Patrick Powell, the former head chef of celebrity haunt Chiltern Firehouse and now head chef at The Stratford Hotel, has described his new kitchen as the best he has ever worked in having taken receipt of it before lockdown.
Mr Powell oversees Allegra, a fine dining restaurant and bar on the seventh floor of the London venue that serves modern European cuisine blended with authentic old-school hospitality.
He worked closely with foodservice design consultants Tricon to ensure the kitchen he leads was everything he imagined it would be.
“I gave Tricon some sketches of how I’d like the kitchen to look, I had assessed the floor space that we had and planned out on paper what I thought would work and handed it over to them,” he explained. “They took the drawings and told me what would and what wouldn’t work from what I had envisioned and we developed the design together.”

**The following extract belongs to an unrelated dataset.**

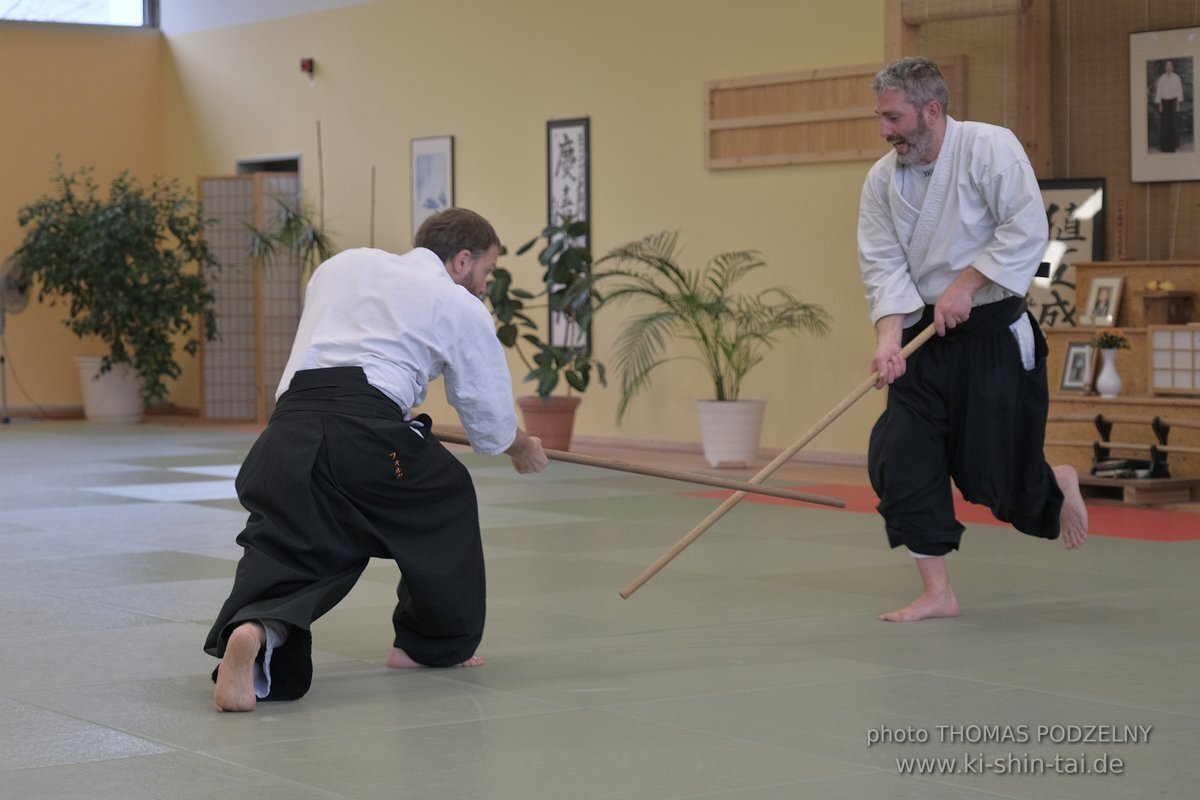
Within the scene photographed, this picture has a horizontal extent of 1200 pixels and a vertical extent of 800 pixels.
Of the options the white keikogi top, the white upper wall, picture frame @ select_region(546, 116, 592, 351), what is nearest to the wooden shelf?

Despite being a blank canvas, there were a lot of obstacles within the design. It was a difficult space in terms of drainage, and the extraction had to be pulled the whole way across the building to provide the kitchen with natural light.
There was also a tricky stairway that had to go in the middle of it all which caused a number of issues.
Mr Powell said there are two stand-out elements to the Allegra kitchen that he believes takes it from a good to a great kitchen, and this is down to the design and equipment Tricon implemented into the project.
Firstly, he was set on incorporating an Athanor cook-suite into his dream kitchen having used one before while working at Wild Honey in Mayfair.
“I told Tricon what I would like, and they made so many really great suggestions to create and refine what I wanted. The cook-suite has been amazing, there have been zero issues with it.
“It’s a tank of a stove; it just doesn’t stop and it’s easy to clean which is a real perk. Every time you leave service it looks new again. Ben [Harrington, head chef of sister restaurant Stratford Brasserie] and I both have one in our kitchens; we’ve found they’re really efficiently laid out. They’re efficient in the energy that they use, it’s an absolute machine of a thing, it’s amazing.”
On the outdoor terrace, meanwhile, a Robata Grill has been designed and fitted for the summer months.
The woodfired grill adds a whole other layer to the kitchen allowing Mr Powell to cook with fire as well as using induction equipment in the kitchen.
“It’s the nicest kitchen I have ever worked in and pre-Covid, we showed it off to a lot of people. When we had visitors, we always made sure to show off the kitchen and we hope to be able to do that again in time.”